▶ **Yönergeler**
**a)** Liderlikle ilgili metne göre her kurum için kurumsal hedef ne olmalıdır?
**b)** Liderlikle ilgili metnin "Kısa bir açıklama" sözleriyle başlayıp "konuda ne düşünüyorsunuz?" sözlerine kadar süren bölümünü harfi harfine yazıya geçirin.
**c)** Liderlikle ilgili metni kaldığı yerden devam ettirin.

Söylediğim gibi artık “yönetici” kavramı hızla tarihe karışıyor. Bundan böyle kurumsal hedeflerin gerçekleştirilmesinde kilit rol oynayacak olanlar liderlerdir. Bunun iki nedeni var. Birincisi, yukarıdan aşağıya klasik örgütlenme modeli iflas etmiştir. Her alandaki çalışmalar birer takım çalışması olarak gerçekleştirilmektedir ve takımlar, gerek tanımlanan işlerin yapılabilmesi gerekse kurumsal hedeflere ulaşılabilmesi sürecine kendisini en etkin biçimde uyarlayabilen “liderler” tarafından hedefe kanalize edilecektir. Dikkatinizi çekerim; liderler tarafından yönetilecektir demiyorum. şimdi ve bundan sonra iyi bir lider, takımını, kurumsal hedeflere en iyi yönlendiren olacaktır.

Kısa bir açıklama daha yapmak isterim. “Kurumsal hedef” dediğim kavram burada anahtar kavramdır. Kurumsal hedef, her kurum için “iş mükemmelliği” olmak durumundadır.

İş yaşamındaki rekabet ortamında “insan” faktörünü nasıl avantaja dönüştürüyorsunuz? Rekabet etmenin en önemli koşulu eğitim ve doğru insan. Bu konuda ne düşünüyorsunuz?

▶ **Veri Seti Kesiti**
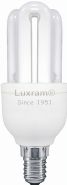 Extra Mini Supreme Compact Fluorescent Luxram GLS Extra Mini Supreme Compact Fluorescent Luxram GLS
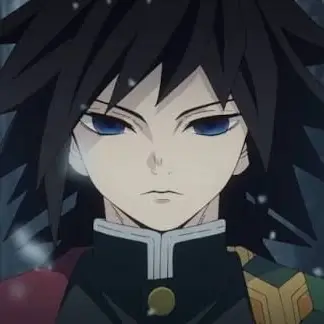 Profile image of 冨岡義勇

▶ **Madde Madde Yanıtlar**
**a)** İş mükemmelliği.

**b)**
Kısa bir açıklama daha yapmak isterim. “Kurumsal hedef” dediğim kavram burada anahtar kavramdır. Kurumsal hedef, her kurum için “iş mükemmelliği” olmak durumundadır.

İş yaşamındaki rekabet ortamında “insan” faktörünü nasıl avantaja dönüştürüyorsunuz? Rekabet etmenin en önemli koşulu eğitim ve doğru insan. Bu konuda ne düşünüyorsunuz?

**c)**
Aslında biraz önce “lider” konusunda söylediklerim bu sorunun cevabını da içinde taşıyor. insan faktörünü bir rekabet avantajı haline dönüştürebilmenin sırrı “iş mükemmelliği”nde yatmaktadır. Bunun için uygulanacak yöntem “Toplam Kalite Yönetimi”dir. TKY’nin temel referansları arasında yer alan kavramlardan biri de çalışanların memnuniyetidir. Bu ilke çalışanların her isteğinin yerine getirilerek yaratılacak sahte bir mutluluk biçimi değildi elbette. Çalışanların var olan yaratıcı potansiyellerini en üst derecede açığa çıkaracak olan yetki ve sorumluluk süreçlerinin işletilmesidir.

“Doğru insan” tanımını biraz şüpheli buluyorum; ama “eğitim”in önemine tamamen katılıyorum. Bence “yanlış insan” yoktur. Yanlış olan, çalışanlara süreçlerin doğru anlatılmamasıdır. Bizim ısrarla üzerinde durduğumuz “Toplam Kalite Yönetimi”, çalışma sürecinde “insan unsuru”nu en doğru ve insana en yakışır şekilde kullanmanın yöntemlerini de bize sunmaktadır.

Türkiye’nin girişimci yönetici ve işgücü kalitesini nasıl değerlendiriyorsunuz?
Söylediğim gibi, bu iki kapasite, yani “lider” ve “işgücü” kapasitesi birbiriyle son derece yakından ilişkilidir. Takımında çalışanlar süreçleri anlamamışsa, daha doğru bir ifadeyle süreler çalışanlara doğru anlatılmamışsa bir “lider”in kalitesini görmemiz mümkün olamaz. Aynı şekilde, etkin bir liderlik yoksa, daha açıkçası klasik “yönetici” varsa, işgücünün ne kapasitesi, ne verimliliği ne de kalitesi açığa çıkabilir.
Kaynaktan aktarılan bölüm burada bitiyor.